_SOURCE_
— Begin —
April 1938

Volume 7 Number 1  (73 of 88)




This issue of Popular Flying magazine features NO “Biggles” story.  The last “Biggles” story was published in the May 1934 issue



This issue runs from page 1 to page 56 (56 pages)


Page 2 – Contents Page

(The contents page is by an advert for Wills’s Gold Flake cigarettes)


Page 4 – Hurricane by Name and Hurricane by Nature - A photograph of a Hawker Hurricane

(with Rolls Royce “Merlin” Engine) which has lately been putting up some very fast speeds.




Page 5 – The Editor’s Cockpit – W. E. Johns

(Not Subtitled – Page 5 has a postcard attached to it addressed to Messrs. C. C. Wakefield & Co. Ltd. where the reader can send off for a free copy of “1937 Achievements”.   Johns then writes and amusing account of placing his typewriter in a dustbin and then discarding various possession as he makes his way to France and travels through it enjoying the food and wine until …………… he wakes up.  Johns then makes an important announcement.  “POPULAR FLYING” magazine is to have a little brother which will be called “FLYING”.  This new magazine with be weekly rather than monthly and will cost 3d instead of 6d.  As a side note I would just add that “FLYING” magazine was published every Friday from 2nd April 1938 until 4th November 1939 inclusive, when it closed for the duration of the war, probably due to paper shortages.  There were 84 issues published and by pure chance, the day I originally wrote this was the day I purchased a complete set of “FLYING” magazines.   In due course I intend to put up pictures of the original covers and note the contents in the same way I have done for “POPULAR FLYING” magazine)


Page 8 – Fair Play for the R.A.F. Pilot – Nigel Tangye

(The author bemoans the fact that the R.A.F. do not have radio beams to assist in landing in conditions of bad visibility on their aerodromes like the civil aviation aerodromes have)


Page 11 – Winged Dragon at Bay – How China Built Up Her Air Force – by “Vigilant”
— End —
_GIVEN PROBLEM 1_
Summarize the issue listing in two sentences.
_GIVEN PROBLEM 2_
According to the issue listing, why is a postcard addressed to Messrs. C. C. Wakefield & Co. Ltd. attached to page 5? Answer in one sentence.
_GIVEN PROBLEM 3_
Reproduce the passage of the issue listing between "Page 4 – Hurricane" and "very fast speeds.", inclusive, switching "photograph" for "picture".

_EXTRACTED INFORMATION_
— Begin —
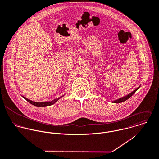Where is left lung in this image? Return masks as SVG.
<instances>
[{
  "label": "left lung",
  "instance_id": "left-lung-1",
  "mask_svg": "<svg viewBox=\"0 0 159 159\" xmlns=\"http://www.w3.org/2000/svg\"><path fill=\"white\" fill-rule=\"evenodd\" d=\"M141 86H139L136 90H134L133 92H132L131 93H129V95H126V96H125V97H122V98H120V99H118V100H115V101H114L113 102V103H121V102H125V101H126V100H127L128 99H129L139 89V87H140Z\"/></svg>",
  "mask_w": 159,
  "mask_h": 159
}]
</instances>
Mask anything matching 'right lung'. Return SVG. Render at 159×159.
<instances>
[{"label":"right lung","mask_w":159,"mask_h":159,"mask_svg":"<svg viewBox=\"0 0 159 159\" xmlns=\"http://www.w3.org/2000/svg\"><path fill=\"white\" fill-rule=\"evenodd\" d=\"M27 102H28L36 106V107H46V106H50V105H53L54 103H56L59 98H61V97H59V98H57L56 99H54V100L52 101H51V102H33L31 100H30L28 99H27L26 98H25V97H23Z\"/></svg>","instance_id":"1"}]
</instances>
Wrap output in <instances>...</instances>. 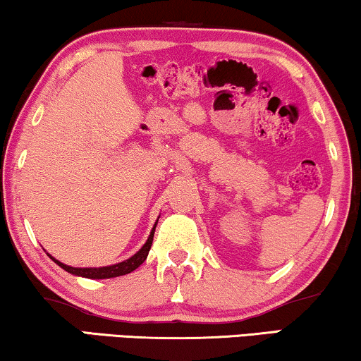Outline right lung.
<instances>
[{
  "label": "right lung",
  "mask_w": 361,
  "mask_h": 361,
  "mask_svg": "<svg viewBox=\"0 0 361 361\" xmlns=\"http://www.w3.org/2000/svg\"><path fill=\"white\" fill-rule=\"evenodd\" d=\"M156 225H154V228H152L149 238H147L145 246H142V248L137 251L135 256H131L130 259L121 261V263H118V264L103 266V268H72V266H67V264L61 263V261L54 259L52 256H51V258L56 261V263L61 266L62 269H66L67 273L75 274V276H82V278H88V279H108V278H116V276L128 274V273H131V271H135L136 268H140V266L145 263V259L147 258V253H149V250H151L152 236H154Z\"/></svg>",
  "instance_id": "obj_1"
}]
</instances>
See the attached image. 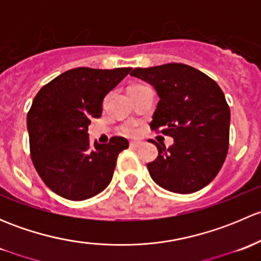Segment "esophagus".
I'll use <instances>...</instances> for the list:
<instances>
[{"label":"esophagus","mask_w":261,"mask_h":261,"mask_svg":"<svg viewBox=\"0 0 261 261\" xmlns=\"http://www.w3.org/2000/svg\"><path fill=\"white\" fill-rule=\"evenodd\" d=\"M141 145L140 141H131L130 143V147H139Z\"/></svg>","instance_id":"obj_1"}]
</instances>
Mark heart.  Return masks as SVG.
<instances>
[{"instance_id": "obj_1", "label": "heart", "mask_w": 261, "mask_h": 261, "mask_svg": "<svg viewBox=\"0 0 261 261\" xmlns=\"http://www.w3.org/2000/svg\"><path fill=\"white\" fill-rule=\"evenodd\" d=\"M135 86H139V84H135ZM118 131H120V134H122V135L127 136V138H134V136L139 135V131H140V128H139L138 123L131 122L130 121V122L122 123V125L120 126V128H118Z\"/></svg>"}]
</instances>
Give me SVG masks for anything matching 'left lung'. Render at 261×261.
<instances>
[{
	"label": "left lung",
	"mask_w": 261,
	"mask_h": 261,
	"mask_svg": "<svg viewBox=\"0 0 261 261\" xmlns=\"http://www.w3.org/2000/svg\"><path fill=\"white\" fill-rule=\"evenodd\" d=\"M131 75L154 86L160 97L151 130L174 139L169 147L154 143L159 154L147 164L152 180L180 194L211 183L225 163L230 140V107L220 86L181 63L135 68Z\"/></svg>",
	"instance_id": "left-lung-1"
}]
</instances>
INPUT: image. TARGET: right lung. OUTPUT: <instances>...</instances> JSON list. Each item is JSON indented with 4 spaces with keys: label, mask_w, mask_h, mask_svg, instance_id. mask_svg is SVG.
<instances>
[{
    "label": "right lung",
    "mask_w": 261,
    "mask_h": 261,
    "mask_svg": "<svg viewBox=\"0 0 261 261\" xmlns=\"http://www.w3.org/2000/svg\"><path fill=\"white\" fill-rule=\"evenodd\" d=\"M130 70L74 68L50 81L34 98L28 112L31 160L58 196L83 201L111 181L128 141L112 136L109 144H92L88 125L92 117H101L103 98Z\"/></svg>",
    "instance_id": "add662e5"
}]
</instances>
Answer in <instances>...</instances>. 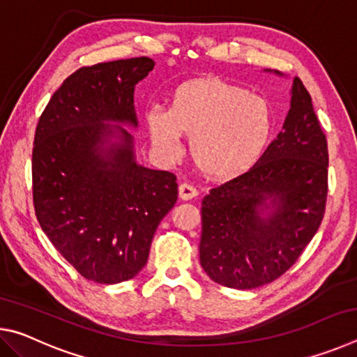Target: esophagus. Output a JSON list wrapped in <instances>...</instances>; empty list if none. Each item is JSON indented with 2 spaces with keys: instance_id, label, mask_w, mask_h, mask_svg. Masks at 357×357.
Listing matches in <instances>:
<instances>
[{
  "instance_id": "34e87169",
  "label": "esophagus",
  "mask_w": 357,
  "mask_h": 357,
  "mask_svg": "<svg viewBox=\"0 0 357 357\" xmlns=\"http://www.w3.org/2000/svg\"><path fill=\"white\" fill-rule=\"evenodd\" d=\"M197 195H198V190L193 185L187 184V183L179 185V198H181V200H184V202L192 200V198H195Z\"/></svg>"
}]
</instances>
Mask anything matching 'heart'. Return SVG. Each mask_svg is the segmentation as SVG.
Here are the masks:
<instances>
[{"label":"heart","instance_id":"obj_1","mask_svg":"<svg viewBox=\"0 0 357 357\" xmlns=\"http://www.w3.org/2000/svg\"><path fill=\"white\" fill-rule=\"evenodd\" d=\"M151 140L165 160L183 153V134L190 137V155L209 178L229 179L249 172L261 159L274 132L268 100L215 78L185 82L174 89L170 108L146 113Z\"/></svg>","mask_w":357,"mask_h":357}]
</instances>
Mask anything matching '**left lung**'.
<instances>
[{"mask_svg":"<svg viewBox=\"0 0 357 357\" xmlns=\"http://www.w3.org/2000/svg\"><path fill=\"white\" fill-rule=\"evenodd\" d=\"M328 165L312 98L294 77L282 132L261 159L203 198L200 263L209 279L252 289L285 274L321 225Z\"/></svg>","mask_w":357,"mask_h":357,"instance_id":"8db88e82","label":"left lung"}]
</instances>
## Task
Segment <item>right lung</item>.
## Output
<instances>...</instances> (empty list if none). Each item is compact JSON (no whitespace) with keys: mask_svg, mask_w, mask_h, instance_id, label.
<instances>
[{"mask_svg":"<svg viewBox=\"0 0 357 357\" xmlns=\"http://www.w3.org/2000/svg\"><path fill=\"white\" fill-rule=\"evenodd\" d=\"M153 69L146 56L78 69L36 128V217L84 279L105 285L140 273L157 227L178 200L176 176L138 164L134 137L121 128H138L135 84Z\"/></svg>","mask_w":357,"mask_h":357,"instance_id":"right-lung-1","label":"right lung"}]
</instances>
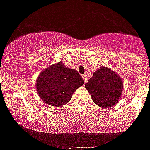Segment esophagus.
<instances>
[{"label": "esophagus", "mask_w": 150, "mask_h": 150, "mask_svg": "<svg viewBox=\"0 0 150 150\" xmlns=\"http://www.w3.org/2000/svg\"><path fill=\"white\" fill-rule=\"evenodd\" d=\"M82 78H83V79H84L85 82H87V80H88V77H87L86 75H82Z\"/></svg>", "instance_id": "1"}]
</instances>
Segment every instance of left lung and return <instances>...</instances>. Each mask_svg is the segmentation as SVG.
— End —
_EXERCISE OUTPUT 1_
The April 1938 issue of Popular Flying magazine, Volume 7 Number 1, runs to 56 pages and contains no "Biggles" story, the last one having appeared in the May 1934 issue. In "The Editor's Cockpit," W. E. Johns announces a weekly companion magazine called "FLYING," costing 3d instead of 6d, and the issue also includes a photograph of a Hawker Hurricane and an article by Nigel Tangye complaining that R.A.F. aerodromes lack the radio landing beams of civil aerodromes.

_EXERCISE OUTPUT 2_
The postcard is there so that the reader can send off to Messrs. C. C. Wakefield & Co. Ltd. for a free copy of "1937 Achievements."

_EXERCISE OUTPUT 3_
Page 4 – Hurricane by Name and Hurricane by Nature - A picture of a Hawker Hurricane

(with Rolls Royce “Merlin” Engine) which has lately been putting up some very fast speeds.